Text segment:
************

The user sees a slow website or an error page. The admin sees a warning in the monitoring dashboard. The server administrator sees a completely different story — detailed, layered, and often alarming.
Phase 1 – The Calm Before the Storm
The server is running normally. Load average hovers around values between 0.3 – 0.8, from 0.8 to 1.5, then to 3. Processes are running smoothly. Logs grow slowly and steadily. Nothing suggests a problem.
Phase 2 – The Attack Begins
The server administrator first notices that the server load average starts climbing gradually – from 0.8 to 1.5, then to 3. It’s not dramatic, but the trend is clear. At the same time, things are happening that the admin would never see in a web control panel.
Access logs grow at an alarming rate. Every request means one line in the log – at thousands of requests per second, the log grows by hundreds of MB per hour. A log size of 50 MB in the morning can reach 8 GB by the afternoon.
The number of open connections rises. The server must keep records of all incoming connections in memory, and they accumulate faster than they can be processed.
Web server worker processes are fully occupied. Each incoming request takes up one slot in the processing queue – typically 100 to 200 are available. During an attack, every slot is taken and new requests either wait or get rejected.
Phase 3 – Escalation
The situation starts getting out of hand. Load averages exceed 16 on a 4-core server – meaning the CPU is heavily overloaded and processes must wait significantly longer for execution. Everything slows down in a cascade.
Physical RAM fills up. The system starts swapping memory to disk, which makes everything significantly worse – disk speed is orders of magnitude slower than RAM.
Disk I/O hits 90–100% – but not from of the database or the application. Log entries from the attack are written so fast that disk capacity is exhausted by logging alone.
Disk space runs out. Logs can fill an entire disk partition within hours. Once that happens, the server can no longer write anything at all – including the database or application temp files.
The administrator notices something interesting in the network monitoring: bandwidth on the network interface is surprisingly low. The attacker isn’t sending large payloads – just HTTP request headers, but easily around 10,000 per second. The server responds to each one, generates log entries, and allocates memory.
Phase 4 – Overload and Outage
The system approaches collapse. The administrator sees things the user or admin will never notice.
The operating system starts forcibly killing processes to free up memory. System logs show that the database server or application layer was terminated without warning. No notification to the user – things simply stop working.
The maximum process limit can be exhausted. Every operating system has a cap – typically thousands to tens of thousands of concurrent processes. Once reached, no new process can be started – not even a remote login by the administrator.
If the disk is completely full, the system automatically switches to read-only mode to prevent data corruption. The server is technically “running”, but it cannot write anything – databases fail, applications throw errors, new connections are impossible.
Under extreme load, the operating system can’t keep up with logging events – it may skip thousands of log entries because it can’t process them fast enough. The administrator loses visibility into what exactly is happening.

************

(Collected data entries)
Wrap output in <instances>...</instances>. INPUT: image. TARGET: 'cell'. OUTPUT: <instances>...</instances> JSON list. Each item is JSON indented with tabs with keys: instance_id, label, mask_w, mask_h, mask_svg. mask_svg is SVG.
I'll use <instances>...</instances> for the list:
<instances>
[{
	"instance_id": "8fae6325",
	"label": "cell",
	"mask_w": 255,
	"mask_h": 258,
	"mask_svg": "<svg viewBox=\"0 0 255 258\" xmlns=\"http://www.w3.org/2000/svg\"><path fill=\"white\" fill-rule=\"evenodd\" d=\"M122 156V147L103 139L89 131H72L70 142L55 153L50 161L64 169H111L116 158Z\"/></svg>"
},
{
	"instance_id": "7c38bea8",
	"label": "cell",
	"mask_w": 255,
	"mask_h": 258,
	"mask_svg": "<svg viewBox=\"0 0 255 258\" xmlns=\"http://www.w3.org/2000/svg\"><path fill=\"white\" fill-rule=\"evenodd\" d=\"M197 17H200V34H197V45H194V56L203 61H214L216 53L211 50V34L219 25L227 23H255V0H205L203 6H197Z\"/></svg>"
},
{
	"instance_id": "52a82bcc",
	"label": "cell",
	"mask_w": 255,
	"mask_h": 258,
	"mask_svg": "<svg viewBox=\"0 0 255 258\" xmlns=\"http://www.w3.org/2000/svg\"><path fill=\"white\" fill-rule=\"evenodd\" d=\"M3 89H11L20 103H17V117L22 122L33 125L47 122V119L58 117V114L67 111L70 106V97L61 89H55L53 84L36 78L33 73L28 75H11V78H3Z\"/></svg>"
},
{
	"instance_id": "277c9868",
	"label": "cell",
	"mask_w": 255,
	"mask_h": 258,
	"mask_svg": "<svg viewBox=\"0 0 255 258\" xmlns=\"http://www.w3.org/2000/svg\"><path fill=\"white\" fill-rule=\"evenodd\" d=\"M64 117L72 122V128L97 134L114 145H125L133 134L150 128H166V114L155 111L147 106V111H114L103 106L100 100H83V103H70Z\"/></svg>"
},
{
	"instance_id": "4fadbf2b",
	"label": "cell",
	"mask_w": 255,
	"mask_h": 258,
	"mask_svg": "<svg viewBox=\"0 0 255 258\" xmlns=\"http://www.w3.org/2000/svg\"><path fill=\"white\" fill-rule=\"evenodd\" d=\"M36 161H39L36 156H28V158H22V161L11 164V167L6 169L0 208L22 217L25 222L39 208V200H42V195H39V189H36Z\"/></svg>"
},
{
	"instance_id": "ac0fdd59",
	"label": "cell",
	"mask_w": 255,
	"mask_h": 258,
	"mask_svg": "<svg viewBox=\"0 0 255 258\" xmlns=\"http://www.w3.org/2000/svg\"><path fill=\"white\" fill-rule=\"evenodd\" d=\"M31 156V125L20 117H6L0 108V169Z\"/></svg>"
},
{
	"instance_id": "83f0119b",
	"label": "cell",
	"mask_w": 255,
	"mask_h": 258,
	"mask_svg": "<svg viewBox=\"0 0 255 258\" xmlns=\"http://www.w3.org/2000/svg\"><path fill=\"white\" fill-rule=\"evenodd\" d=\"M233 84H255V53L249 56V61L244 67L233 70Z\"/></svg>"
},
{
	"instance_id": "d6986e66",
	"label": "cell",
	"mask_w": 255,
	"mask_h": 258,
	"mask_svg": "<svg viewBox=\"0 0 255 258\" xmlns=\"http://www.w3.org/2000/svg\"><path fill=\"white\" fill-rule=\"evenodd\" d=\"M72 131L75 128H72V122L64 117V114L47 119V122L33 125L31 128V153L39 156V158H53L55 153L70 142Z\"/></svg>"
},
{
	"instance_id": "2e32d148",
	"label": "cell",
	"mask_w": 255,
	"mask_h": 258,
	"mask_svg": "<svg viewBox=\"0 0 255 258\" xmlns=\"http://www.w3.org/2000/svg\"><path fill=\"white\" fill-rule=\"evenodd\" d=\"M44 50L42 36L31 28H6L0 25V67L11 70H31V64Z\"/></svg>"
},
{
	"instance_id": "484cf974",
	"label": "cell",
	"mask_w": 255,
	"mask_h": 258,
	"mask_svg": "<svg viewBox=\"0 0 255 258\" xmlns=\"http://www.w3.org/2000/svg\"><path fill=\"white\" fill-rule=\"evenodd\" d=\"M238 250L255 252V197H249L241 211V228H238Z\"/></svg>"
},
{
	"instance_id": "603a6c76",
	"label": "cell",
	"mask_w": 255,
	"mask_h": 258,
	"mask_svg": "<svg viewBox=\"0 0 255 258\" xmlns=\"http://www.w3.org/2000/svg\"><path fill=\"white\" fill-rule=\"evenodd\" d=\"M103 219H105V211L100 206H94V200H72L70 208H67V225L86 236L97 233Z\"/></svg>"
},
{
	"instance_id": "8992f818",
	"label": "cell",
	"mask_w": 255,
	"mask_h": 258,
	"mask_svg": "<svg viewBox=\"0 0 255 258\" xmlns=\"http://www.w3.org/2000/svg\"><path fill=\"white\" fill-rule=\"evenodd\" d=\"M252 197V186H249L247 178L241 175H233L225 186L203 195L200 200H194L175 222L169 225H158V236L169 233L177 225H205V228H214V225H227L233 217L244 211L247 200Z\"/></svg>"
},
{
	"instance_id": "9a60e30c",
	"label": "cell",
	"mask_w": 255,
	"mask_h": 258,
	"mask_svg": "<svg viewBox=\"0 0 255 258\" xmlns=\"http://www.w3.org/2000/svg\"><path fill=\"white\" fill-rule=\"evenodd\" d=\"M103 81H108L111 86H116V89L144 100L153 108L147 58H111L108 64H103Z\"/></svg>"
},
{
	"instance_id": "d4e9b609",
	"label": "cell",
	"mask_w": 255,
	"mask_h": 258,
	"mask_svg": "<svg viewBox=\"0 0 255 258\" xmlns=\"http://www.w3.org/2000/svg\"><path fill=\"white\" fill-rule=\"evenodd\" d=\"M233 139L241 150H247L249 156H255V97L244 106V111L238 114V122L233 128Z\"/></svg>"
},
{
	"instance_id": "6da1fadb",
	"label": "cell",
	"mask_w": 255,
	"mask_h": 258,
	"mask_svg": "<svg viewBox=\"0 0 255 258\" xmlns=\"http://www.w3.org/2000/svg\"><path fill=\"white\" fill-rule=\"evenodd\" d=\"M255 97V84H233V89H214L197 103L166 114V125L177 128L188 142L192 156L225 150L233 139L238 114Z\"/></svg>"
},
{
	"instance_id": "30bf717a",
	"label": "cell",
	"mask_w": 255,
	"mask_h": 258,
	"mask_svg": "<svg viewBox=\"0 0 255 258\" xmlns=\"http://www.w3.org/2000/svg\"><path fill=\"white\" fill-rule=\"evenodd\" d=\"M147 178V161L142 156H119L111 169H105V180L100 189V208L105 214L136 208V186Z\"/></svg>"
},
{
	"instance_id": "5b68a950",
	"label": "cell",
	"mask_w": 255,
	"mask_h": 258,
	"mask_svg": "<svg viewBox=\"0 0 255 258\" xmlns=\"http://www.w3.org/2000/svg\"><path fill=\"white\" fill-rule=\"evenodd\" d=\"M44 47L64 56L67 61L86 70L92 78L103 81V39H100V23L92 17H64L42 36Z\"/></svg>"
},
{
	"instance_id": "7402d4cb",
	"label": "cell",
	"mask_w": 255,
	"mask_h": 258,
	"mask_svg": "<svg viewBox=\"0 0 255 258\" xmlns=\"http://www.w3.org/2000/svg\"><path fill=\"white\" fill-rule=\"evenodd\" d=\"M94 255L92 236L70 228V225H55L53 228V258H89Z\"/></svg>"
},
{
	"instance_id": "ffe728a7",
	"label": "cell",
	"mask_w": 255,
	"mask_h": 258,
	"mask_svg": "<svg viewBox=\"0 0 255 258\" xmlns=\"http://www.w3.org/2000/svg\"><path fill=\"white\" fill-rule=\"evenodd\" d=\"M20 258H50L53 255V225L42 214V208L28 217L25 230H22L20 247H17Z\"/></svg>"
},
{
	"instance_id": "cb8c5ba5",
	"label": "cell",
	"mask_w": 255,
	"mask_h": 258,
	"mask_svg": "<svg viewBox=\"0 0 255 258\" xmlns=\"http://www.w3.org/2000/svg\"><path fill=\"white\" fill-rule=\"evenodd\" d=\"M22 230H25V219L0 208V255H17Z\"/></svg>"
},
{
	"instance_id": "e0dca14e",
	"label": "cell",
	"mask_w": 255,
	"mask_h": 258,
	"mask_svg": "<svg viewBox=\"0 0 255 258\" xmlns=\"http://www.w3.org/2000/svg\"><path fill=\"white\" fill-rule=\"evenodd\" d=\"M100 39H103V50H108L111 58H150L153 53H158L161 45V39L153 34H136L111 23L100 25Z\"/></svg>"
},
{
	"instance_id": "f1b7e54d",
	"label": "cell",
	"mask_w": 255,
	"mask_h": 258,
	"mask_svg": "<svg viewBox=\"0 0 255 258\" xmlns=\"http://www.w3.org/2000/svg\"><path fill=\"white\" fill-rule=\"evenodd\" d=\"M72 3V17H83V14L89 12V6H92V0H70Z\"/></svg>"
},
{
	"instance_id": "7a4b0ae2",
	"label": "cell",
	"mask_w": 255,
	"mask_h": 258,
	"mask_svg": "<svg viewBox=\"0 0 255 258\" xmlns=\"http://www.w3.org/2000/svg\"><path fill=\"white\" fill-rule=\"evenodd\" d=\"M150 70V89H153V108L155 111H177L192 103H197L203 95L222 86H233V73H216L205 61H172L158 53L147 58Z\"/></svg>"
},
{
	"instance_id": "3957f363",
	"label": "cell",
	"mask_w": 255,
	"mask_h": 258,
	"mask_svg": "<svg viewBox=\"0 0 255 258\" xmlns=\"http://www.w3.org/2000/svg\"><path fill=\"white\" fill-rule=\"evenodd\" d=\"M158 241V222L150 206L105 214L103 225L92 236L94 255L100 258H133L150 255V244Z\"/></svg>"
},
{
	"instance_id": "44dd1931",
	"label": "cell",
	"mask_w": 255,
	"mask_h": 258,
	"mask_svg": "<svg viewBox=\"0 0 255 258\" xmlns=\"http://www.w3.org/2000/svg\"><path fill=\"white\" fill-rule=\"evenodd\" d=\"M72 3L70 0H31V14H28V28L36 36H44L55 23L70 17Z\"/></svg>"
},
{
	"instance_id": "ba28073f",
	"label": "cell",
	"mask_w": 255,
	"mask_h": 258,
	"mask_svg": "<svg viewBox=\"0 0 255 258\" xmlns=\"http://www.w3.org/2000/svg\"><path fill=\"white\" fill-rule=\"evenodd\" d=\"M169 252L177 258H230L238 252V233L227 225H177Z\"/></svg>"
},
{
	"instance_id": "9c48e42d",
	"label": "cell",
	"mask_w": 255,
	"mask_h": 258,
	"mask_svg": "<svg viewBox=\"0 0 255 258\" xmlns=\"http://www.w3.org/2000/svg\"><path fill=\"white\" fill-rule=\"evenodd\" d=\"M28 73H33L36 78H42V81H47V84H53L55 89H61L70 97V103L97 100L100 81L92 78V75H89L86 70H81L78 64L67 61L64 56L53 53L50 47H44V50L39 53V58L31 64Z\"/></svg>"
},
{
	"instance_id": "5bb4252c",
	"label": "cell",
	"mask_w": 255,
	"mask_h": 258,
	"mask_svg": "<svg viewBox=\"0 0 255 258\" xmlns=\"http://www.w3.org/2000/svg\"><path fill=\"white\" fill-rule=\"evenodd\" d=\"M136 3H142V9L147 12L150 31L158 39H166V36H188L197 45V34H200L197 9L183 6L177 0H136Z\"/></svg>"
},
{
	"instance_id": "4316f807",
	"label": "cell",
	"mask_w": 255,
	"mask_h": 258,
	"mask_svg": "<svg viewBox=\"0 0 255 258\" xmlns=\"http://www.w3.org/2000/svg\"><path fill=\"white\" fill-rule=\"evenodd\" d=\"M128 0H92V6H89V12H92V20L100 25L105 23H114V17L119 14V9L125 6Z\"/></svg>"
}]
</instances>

************

Explore the material:
- a) Copy the passage of the server attack text starting at "Access logs grow" and ending at "in a cascade.".
- b) Condense the paragraph of the server attack text beginning "The maximum process limit can be exhausted" into a shorter version that keeps its main facts.
- c) According to the server attack text, roughly how many HTTP request headers per second does the attacker send?

Task-by-task outputs:
- a)
Access logs grow at an alarming rate. Every request means one line in the log – at thousands of requests per second, the log grows by hundreds of MB per hour. A log size of 50 MB in the morning can reach 8 GB by the afternoon.
The number of open connections rises. The server must keep records of all incoming connections in memory, and they accumulate faster than they can be processed.
Web server worker processes are fully occupied. Each incoming request takes up one slot in the processing queue – typically 100 to 200 are available. During an attack, every slot is taken and new requests either wait or get rejected.
Phase 3 – Escalation
The situation starts getting out of hand. Load averages exceed 16 on a 4-core server – meaning the CPU is heavily overloaded and processes must wait significantly longer for execution. Everything slows down in a cascade.

- b) Every operating system caps concurrent processes, typically at thousands to tens of thousands. Once that limit is reached, no new process can start, not even the administrator's remote login.

- c) Around 10,000 per second.